Do You Know How You’re Perceived?

However, over the years, I continued to get technology accounts, like a division of DuPont, a division of IBM and others in B2B sectors. However, I still didn’t “own” the fact I was a technology person since I have more soft than hard skills.

After taking time off to raise my three boys, we lived in the South of France for ten summers and visited towns, villages, beaches and immersed ourselves in the culture. While there, I discovered what the French call, “bijoux fantaisie” (costume jewelry) and arrived home wearing bracelets, earrings and necklaces from France.

Each year, when my children returned to school in the fall, parents asked where they could buy the jewelry?
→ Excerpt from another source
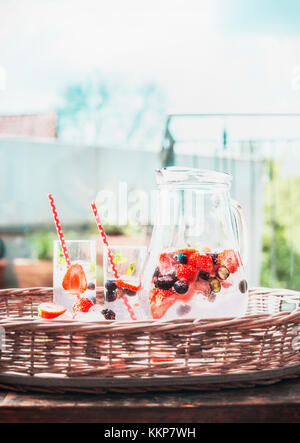 Berries Infused water with ice cubes in jug on tray at outdoor nature background, front view - Stock Photo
Realizing there was an untapped niche, I started a business importing jewelry from France to the U.S. with a partner, which we managed successfully for ten years.

I learned about building relationships with customers, long before it became the buzzword, “customer-centric.” We attended trade shows, exhibited at holiday events, had trunk shows at women’s magazines like Vogue, Vanity Fair and Glamour and hosted shows at investment banks, law firms, country clubs, hospitals and more for roughly ten years.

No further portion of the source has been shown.